Stefan Grimme, Jens Antony, Stephan Ehrlich … (2010)

The method of dispersion correction as an add-on to standard Kohn-Sham density functional theory (DFT-D) has been refined regarding higher accuracy, broader range of applicability, and less empiricism. The main new ingredients are atom-pairwise specific dispersion coefficients and cutoff radii that are both computed from first principles. The coefficients for new eighth-order dispersion terms are computed using established recursion relations. System (geometry) dependent information is used for the first time in a DFT-D type approach by employing the new concept of fractional coordination numbers (CN). They are used to interpolate between dispersion coefficients of atoms in different chemical environments. The method only requires adjustment of two global parameters for each density functional, is asymptotically exact for a gas of weakly interacting neutral atoms, and easily allows the computation of atomic forces. Three-body nonadditivity terms are considered. The method has been assessed on standard benchmark sets for inter- and intramolecular noncovalent interactions with a particular emphasis on a consistent description of light and heavy element systems. The mean absolute deviations for the S22 benchmark set of noncovalent interactions for 11 standard density functionals decrease by 15%-40% compared to the previous (already accurate) DFT-D version. Spectacular improvements are found for a tripeptide-folding model and all tested metallic systems.
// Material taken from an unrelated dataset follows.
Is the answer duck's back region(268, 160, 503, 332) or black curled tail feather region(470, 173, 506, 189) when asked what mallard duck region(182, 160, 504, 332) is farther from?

The rectification of the long-range behavior and the use of more accurate C(6) coefficients also lead to a much better description of large (infinite) systems as shown for graphene sheets and the adsorption of benzene on an Ag(111) surface. For graphene it is found that the inclusion of three-body terms substantially (by about 10%) weakens the interlayer binding. We propose the revised DFT-D method as a general tool for the computation of the dispersion energy in molecules and solids of any kind with DFT and related (low-cost) electronic structure methods for large systems.